As president from 1988 to 2000, Lee presided over his country’s transformation from one chiefly associated with cheap plastic toys and cut-price computers to one of Asia’s most prosperous democracies.
Yet his insistence that Taiwan be treated as an independent state posed a political quandary for western nations seeking to improve relations with Beijing, which views Taiwan as a breakaway province and insisted on Lee being treated as an international pariah. Taiwan still has formal diplomatic relations with only 14 UN member states, not including the US or the UK, both of which recognise Beijing as the sole government of China.
In 1995, when US President Clinton bowed to Congressional pressure to allow Lee to make a private trip to his old university, Cornell, relations with Beijing spiralled into freefall, hitting a nadir when the US deployed the seventh fleet in the Taiwan Strait to stop China from firing ballistic missiles at Taiwan.

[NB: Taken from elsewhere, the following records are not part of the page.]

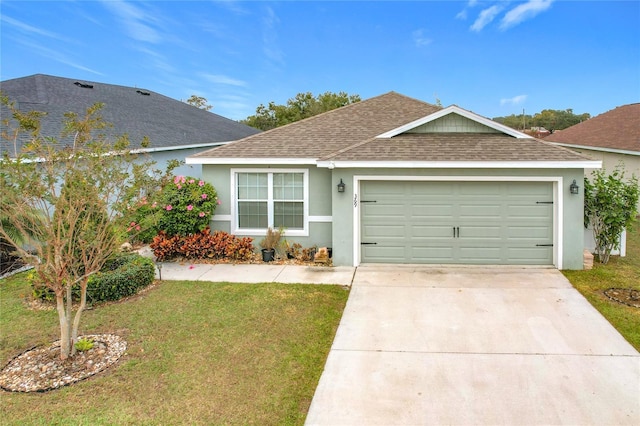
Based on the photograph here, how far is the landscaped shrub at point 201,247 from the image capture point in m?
10.3

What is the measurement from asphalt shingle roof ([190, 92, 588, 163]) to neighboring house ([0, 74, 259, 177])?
4204mm

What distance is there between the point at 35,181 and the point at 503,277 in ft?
27.3

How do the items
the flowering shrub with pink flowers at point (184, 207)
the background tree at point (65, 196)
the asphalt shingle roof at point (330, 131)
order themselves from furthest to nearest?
the asphalt shingle roof at point (330, 131) < the flowering shrub with pink flowers at point (184, 207) < the background tree at point (65, 196)

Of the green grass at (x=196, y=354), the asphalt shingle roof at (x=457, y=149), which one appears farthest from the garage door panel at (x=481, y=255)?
the green grass at (x=196, y=354)

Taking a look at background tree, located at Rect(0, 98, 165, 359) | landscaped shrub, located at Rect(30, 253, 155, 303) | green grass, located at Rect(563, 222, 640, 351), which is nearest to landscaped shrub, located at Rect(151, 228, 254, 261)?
landscaped shrub, located at Rect(30, 253, 155, 303)

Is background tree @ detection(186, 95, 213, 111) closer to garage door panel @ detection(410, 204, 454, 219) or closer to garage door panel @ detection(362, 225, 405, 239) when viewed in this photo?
garage door panel @ detection(362, 225, 405, 239)

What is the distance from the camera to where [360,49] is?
25734 millimetres

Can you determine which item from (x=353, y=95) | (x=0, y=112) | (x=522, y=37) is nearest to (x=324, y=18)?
(x=522, y=37)

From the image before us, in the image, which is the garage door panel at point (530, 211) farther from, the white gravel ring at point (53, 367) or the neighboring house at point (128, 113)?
the neighboring house at point (128, 113)

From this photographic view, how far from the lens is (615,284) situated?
8234mm

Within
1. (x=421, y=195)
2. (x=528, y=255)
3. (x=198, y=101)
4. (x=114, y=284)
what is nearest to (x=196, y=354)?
(x=114, y=284)

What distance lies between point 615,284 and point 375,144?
5823 mm

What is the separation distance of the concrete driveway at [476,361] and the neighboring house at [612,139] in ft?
42.1

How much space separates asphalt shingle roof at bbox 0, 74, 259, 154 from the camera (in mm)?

When, after he left office in 2000, Lee was granted a visa to visit his granddaughter’s school in Malvern (granted on condition that he agreed to public silence), China lambasted the British government for breaking the boundaries of what China deemed acceptable.
Lee Teng-hui was born on January 15 1923 in Sanchih, a village on the outskirts of Taipei, when the island was under Japanese rule; he never set foot on mainland China. His early successes could be traced to the efforts of the Japanese empire to co-opt local elites in its colonies; in his high school class, he was one of only four Taiwanese students.
He sat out the Second World War at the Kyoto Imperial University in Japan, returning to study at the National Taiwan University in 1945, during the brief period of reunification with mainland China which ended in 1949 when Chiang Kai-shek led his nationalist supporters to freedom from China’s communists.
In 1952 he completed a Master’s degree at Iowa State University, and returned to the US in the 1960s to do a PhD thesis at Cornell on agricultural economics. In the meantime, he had worked in the US-Taiwan Joint Commission on Rural Reconstruction.
Lee joined the ruling Kuomintang (KMT) in 1971 and was made a cabinet minister responsible for agriculture. In 1984 President Chiang Ching-kuo appointed him his vice-president.
Lee was widely credited with the agricultural reforms which yielded the surpluses that created the basis for the spectacular industrial growth of the 1980s.
In his final years, Chiang lifted martial law and legalised opposition parties, but the KMT still ran Taiwan as, in effect, a one-party state. When Chiang died in 1988, Lee was sworn in as his constitutional successor.
In the years that followed Lee outmanoeuvred the more conservative elements in the KMT and continued the process of democratisation, decreasing the concentration of government authority in the hands of mainland Chinese.
Until the 1990s the president had been chosen in a ballot of the deputies of the National Assembly. In 1996, however, Lee was re-elected in the first direct presidential election in Taiwanese history, his public popularity boosted by missile tests carried out by Beijing in an attempt to intimidate and discourage the electorate from supporting him.
Lee was succeeded in 2000 by Chen Shui-bian, the Democratic Progressive Party candidate whose election ended KMT rule, but who, like his predecessor, continued to frustrate Beijing’s attempts to get Taipei to acknowledge the mainland’s sovereignty and accept a timetable for unification.